[Text passage]:
####

Showing posts with label endangered. Show all posts
Showing posts with label endangered. Show all posts

Wednesday, February 18, 2026

980 University Drive East

Grub's space went through several incarnations, and may yet continue to do so (from The Eagle, 4/27/08)

We've covered the restaurants around the fountain (except for Blue Baker/Atami, which are still their charter tenants from almost twenty years ago)—Abuelo's Mexican Food Embassy (now Casa Mangiare), the building that once held Veritas Wine & Bistro, Ben & Jerry's, and It's a Grind (and their successor restaurants), and what was, until recently, Razzoo's Cajun Cafe...plus, the stand-alone restaurant east of it, the old TGI Friday's. Beyond that is 980 University Drive East.

It featured four spaces, with 980A (instead of 100), suite 200, suite 300, and suite 400, and as of 2025 there are two vacant spaces, though most of them have operated in the last twenty years. The first space was originally home to Pei Wei Asian Diner, a fast-casual concept owned by P.F. Chang's China Bistro, operating from late 2005 to August 2019 (Pei Wei closed a bunch of restaurants during this time, likely stemming from being spun off from P.F. Chang's). In late 2021, The Cookshack, a restaurant serving Nashville hot chicken, opened, but it too closed as of November 2025 (seems the whole chain imploded, at least partially). Suite 200 has SportClips (the first local location) since around 2005, nothing dramatic there, suite 300 had Jamba Juice, which closed in November 2023 (I don't think it ever got the new "Jamba" branding).1 It is still vacant to my knowledge. Suite 400 opened in 2007 (maybe early 2008) as Eccell Steakhouse, a new concept by Eccell Group, before it closed in 2010 and became Bodega Coast, a seafood restaurant, trading in the Cafe Eccell-inspired menu for the nearby La Bodega, and that lasted six months before another concept, Knockouts Grill House (I think it was a sports bar) came. By January 2012 it was closed and a few months later, Grub Burger Bar opened. Grub Burger Bar was a relatively successful concept and opened a number of locations all the way to the East Coast, and by the time it was acquired by Hopdoddy in 2018, had 18 locations (several had closed in 2020). Grub doesn't exist as a chain anymore...Hopdoddy rebranded them and probably would've done the same here as it already had a location at Century Square about a mile or so to the west.

What does the future hold for this site? Prognosis isn't looking good, it's 20+ years old, half-vacant, and Hopdoddy is probably letting Grub Burger Bar run down its lease2. This may end up being the first true redeveloped building on the strip, even if many of the restaurants in the center are second-generation.

####

[Extracted data]:
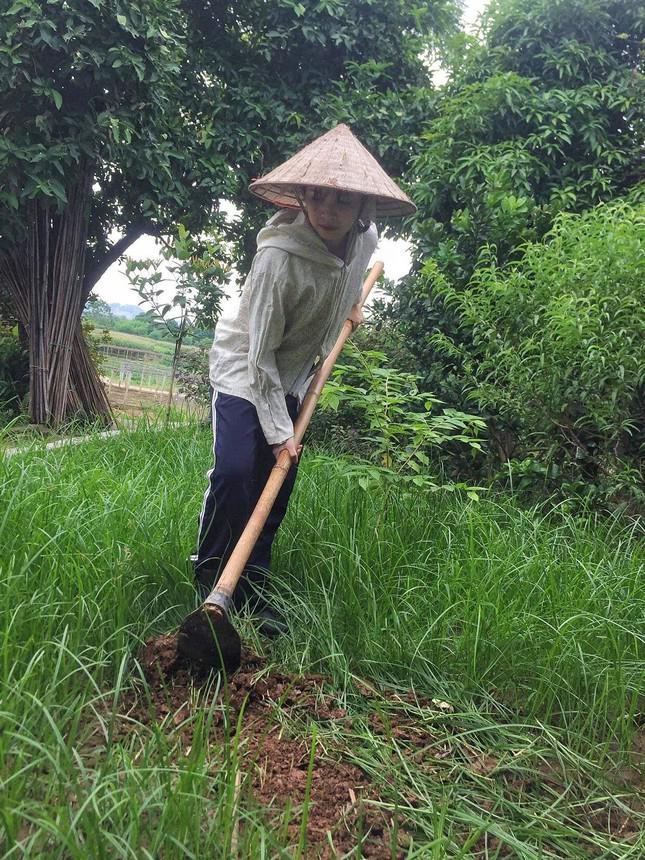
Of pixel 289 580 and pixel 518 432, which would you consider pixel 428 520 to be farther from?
pixel 518 432

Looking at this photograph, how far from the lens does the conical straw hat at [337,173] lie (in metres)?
1.94

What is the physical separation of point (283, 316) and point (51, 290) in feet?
15.2

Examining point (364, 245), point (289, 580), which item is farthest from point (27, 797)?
point (364, 245)

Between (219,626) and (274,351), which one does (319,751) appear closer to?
(219,626)

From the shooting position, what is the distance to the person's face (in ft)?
6.68

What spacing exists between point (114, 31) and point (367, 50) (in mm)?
2612

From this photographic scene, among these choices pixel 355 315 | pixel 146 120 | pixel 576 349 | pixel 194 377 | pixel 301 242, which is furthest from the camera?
pixel 194 377

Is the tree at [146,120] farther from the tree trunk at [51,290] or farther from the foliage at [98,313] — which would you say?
the foliage at [98,313]

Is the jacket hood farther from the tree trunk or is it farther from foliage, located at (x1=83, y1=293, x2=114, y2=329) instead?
foliage, located at (x1=83, y1=293, x2=114, y2=329)

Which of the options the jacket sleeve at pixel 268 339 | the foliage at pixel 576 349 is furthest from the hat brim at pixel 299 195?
the foliage at pixel 576 349

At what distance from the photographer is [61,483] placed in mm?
2648

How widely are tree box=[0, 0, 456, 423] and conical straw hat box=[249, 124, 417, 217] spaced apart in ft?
11.2

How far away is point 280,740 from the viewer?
5.59 feet

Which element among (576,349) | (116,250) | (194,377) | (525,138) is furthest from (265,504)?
(116,250)
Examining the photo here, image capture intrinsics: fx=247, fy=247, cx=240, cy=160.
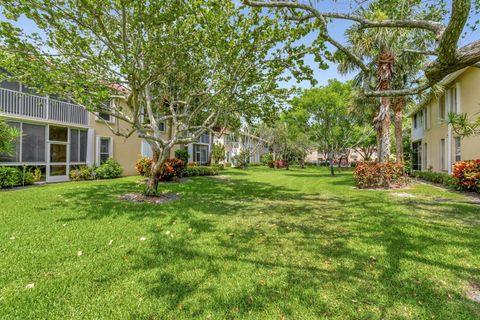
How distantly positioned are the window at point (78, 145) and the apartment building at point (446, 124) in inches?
806

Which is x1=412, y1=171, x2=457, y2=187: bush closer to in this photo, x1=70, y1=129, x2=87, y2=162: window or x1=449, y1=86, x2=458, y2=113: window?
x1=449, y1=86, x2=458, y2=113: window

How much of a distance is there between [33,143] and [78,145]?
103 inches

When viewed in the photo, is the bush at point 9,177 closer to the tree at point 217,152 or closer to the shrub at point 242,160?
the tree at point 217,152

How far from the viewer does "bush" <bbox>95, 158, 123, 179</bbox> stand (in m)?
16.0

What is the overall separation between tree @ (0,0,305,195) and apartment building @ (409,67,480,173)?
28.0 ft

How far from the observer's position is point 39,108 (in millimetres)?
13617

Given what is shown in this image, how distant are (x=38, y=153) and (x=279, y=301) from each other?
1609 centimetres

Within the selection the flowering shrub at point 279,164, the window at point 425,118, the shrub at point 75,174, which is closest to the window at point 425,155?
the window at point 425,118

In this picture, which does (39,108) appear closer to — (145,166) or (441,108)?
(145,166)

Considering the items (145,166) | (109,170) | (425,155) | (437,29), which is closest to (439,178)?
(425,155)

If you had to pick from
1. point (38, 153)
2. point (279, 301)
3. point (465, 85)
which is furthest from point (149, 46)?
point (465, 85)

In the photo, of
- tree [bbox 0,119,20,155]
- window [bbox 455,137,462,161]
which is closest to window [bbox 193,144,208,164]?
tree [bbox 0,119,20,155]

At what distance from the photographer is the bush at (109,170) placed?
52.6 feet

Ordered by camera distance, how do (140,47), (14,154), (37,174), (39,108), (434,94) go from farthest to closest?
(434,94), (39,108), (37,174), (14,154), (140,47)
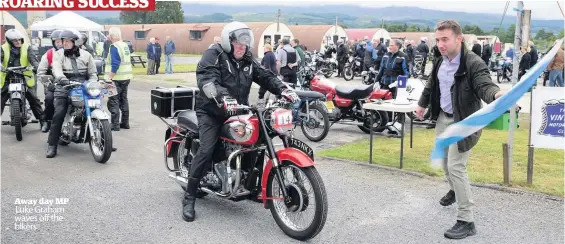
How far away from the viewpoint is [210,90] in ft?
14.2

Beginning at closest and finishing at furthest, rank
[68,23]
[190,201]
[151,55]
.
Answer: [190,201] → [151,55] → [68,23]

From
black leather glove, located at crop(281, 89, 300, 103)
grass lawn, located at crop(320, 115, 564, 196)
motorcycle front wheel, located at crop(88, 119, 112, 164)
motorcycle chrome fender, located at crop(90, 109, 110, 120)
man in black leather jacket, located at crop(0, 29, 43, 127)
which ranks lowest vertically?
grass lawn, located at crop(320, 115, 564, 196)

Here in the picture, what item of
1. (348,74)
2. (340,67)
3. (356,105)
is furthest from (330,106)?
(340,67)

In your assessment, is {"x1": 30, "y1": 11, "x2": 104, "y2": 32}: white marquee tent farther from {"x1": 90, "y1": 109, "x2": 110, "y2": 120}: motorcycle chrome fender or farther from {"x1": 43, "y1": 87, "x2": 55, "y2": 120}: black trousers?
{"x1": 90, "y1": 109, "x2": 110, "y2": 120}: motorcycle chrome fender

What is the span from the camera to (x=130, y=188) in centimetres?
577

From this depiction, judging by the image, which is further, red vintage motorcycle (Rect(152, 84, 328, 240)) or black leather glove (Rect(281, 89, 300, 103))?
black leather glove (Rect(281, 89, 300, 103))

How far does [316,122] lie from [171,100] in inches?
145

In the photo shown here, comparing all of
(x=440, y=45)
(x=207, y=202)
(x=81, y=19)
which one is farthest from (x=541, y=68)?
(x=81, y=19)

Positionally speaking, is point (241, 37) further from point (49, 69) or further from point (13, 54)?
point (13, 54)

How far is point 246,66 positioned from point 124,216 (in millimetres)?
1766

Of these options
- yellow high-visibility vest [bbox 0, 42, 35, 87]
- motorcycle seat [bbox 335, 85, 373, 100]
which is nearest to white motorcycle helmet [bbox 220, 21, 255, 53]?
motorcycle seat [bbox 335, 85, 373, 100]

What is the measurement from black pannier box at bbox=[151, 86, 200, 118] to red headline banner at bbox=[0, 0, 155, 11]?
3.21 m

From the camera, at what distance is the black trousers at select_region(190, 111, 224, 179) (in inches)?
184

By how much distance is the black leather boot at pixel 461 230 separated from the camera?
4368 millimetres
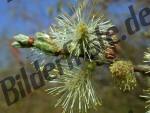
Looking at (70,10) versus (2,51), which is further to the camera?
(2,51)

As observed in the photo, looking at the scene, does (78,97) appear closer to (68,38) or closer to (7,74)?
(68,38)

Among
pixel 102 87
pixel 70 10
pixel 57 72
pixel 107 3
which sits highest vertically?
pixel 107 3

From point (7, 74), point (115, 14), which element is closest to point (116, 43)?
point (115, 14)

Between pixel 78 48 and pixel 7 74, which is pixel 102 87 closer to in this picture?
pixel 7 74

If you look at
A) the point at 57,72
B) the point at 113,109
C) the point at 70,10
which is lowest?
the point at 113,109

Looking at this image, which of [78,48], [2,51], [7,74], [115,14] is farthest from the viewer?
[2,51]

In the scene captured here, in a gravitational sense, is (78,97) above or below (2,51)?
below

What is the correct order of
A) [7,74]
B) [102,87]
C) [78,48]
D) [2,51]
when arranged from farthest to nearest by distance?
1. [2,51]
2. [7,74]
3. [102,87]
4. [78,48]

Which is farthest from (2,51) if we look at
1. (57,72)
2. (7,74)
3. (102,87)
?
(57,72)

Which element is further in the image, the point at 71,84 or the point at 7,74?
the point at 7,74
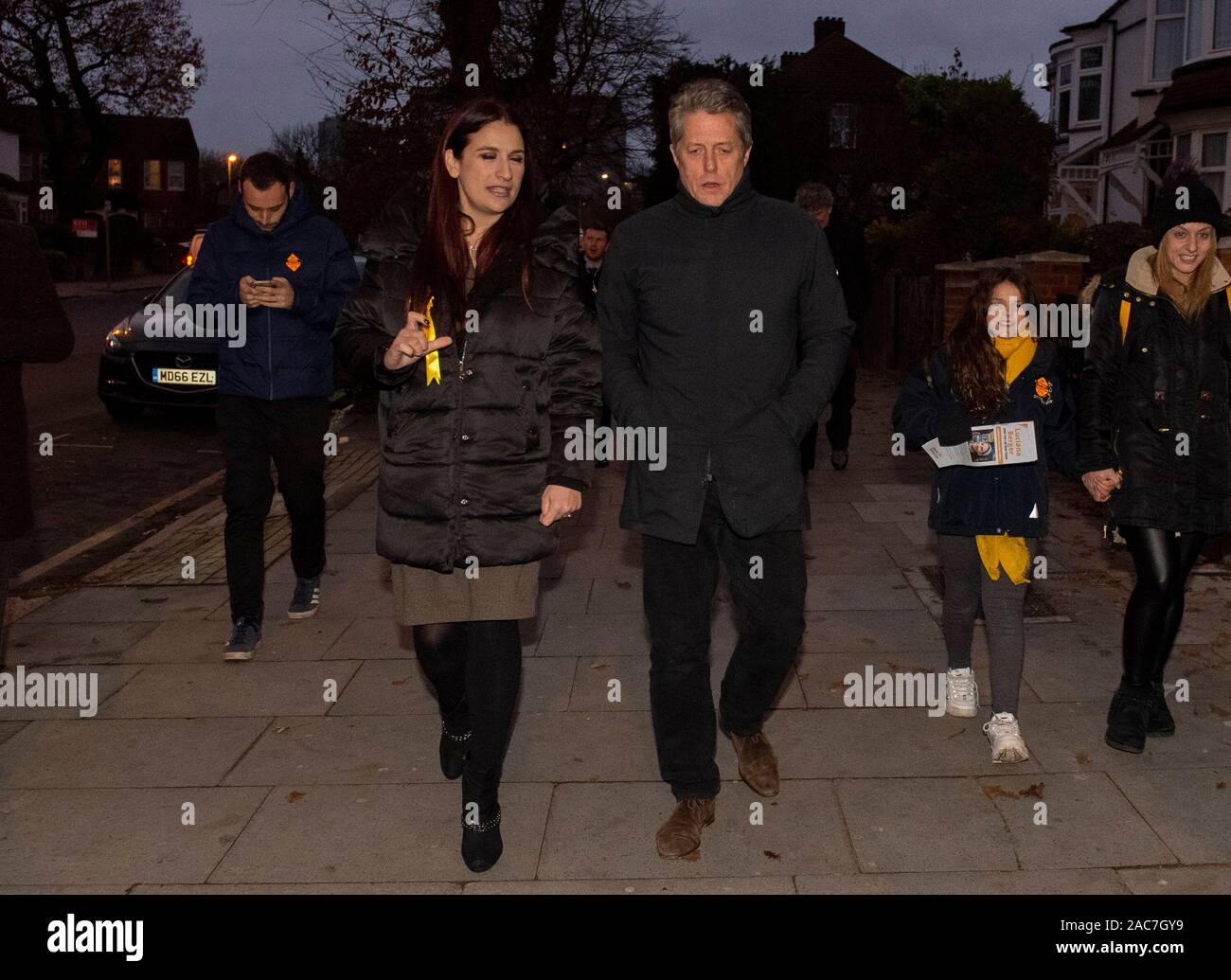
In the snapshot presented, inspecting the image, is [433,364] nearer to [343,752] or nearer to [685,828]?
[685,828]

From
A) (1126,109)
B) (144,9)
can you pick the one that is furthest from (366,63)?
(144,9)

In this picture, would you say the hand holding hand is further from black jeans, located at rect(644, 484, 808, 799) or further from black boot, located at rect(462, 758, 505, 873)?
black boot, located at rect(462, 758, 505, 873)

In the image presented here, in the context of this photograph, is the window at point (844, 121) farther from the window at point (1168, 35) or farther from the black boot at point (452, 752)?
the black boot at point (452, 752)

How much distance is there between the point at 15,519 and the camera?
474 cm

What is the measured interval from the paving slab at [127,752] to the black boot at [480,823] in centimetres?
117

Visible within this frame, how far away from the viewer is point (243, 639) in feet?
20.9

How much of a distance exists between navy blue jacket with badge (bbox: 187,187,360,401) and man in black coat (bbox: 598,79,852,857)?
2.45m

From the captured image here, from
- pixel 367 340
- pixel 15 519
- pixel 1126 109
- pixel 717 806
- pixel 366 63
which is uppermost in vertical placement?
pixel 1126 109

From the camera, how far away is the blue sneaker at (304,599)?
7059 mm

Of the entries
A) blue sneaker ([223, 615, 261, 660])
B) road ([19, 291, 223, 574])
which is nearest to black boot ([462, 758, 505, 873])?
blue sneaker ([223, 615, 261, 660])

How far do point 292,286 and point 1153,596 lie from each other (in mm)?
3879

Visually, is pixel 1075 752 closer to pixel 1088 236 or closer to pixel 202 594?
pixel 202 594

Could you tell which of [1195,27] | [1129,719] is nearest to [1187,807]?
[1129,719]

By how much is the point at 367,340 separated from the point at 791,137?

####

[Aim]: Please repeat the part of the 980 University Drive East post between "What does the" and "center are second-generation.", inclusive.

[Exercise result]:
What does the future hold for this site? Prognosis isn't looking good, it's 20+ years old, half-vacant, and Hopdoddy is probably letting Grub Burger Bar run down its lease2. This may end up being the first true redeveloped building on the strip, even if many of the restaurants in the center are second-generation.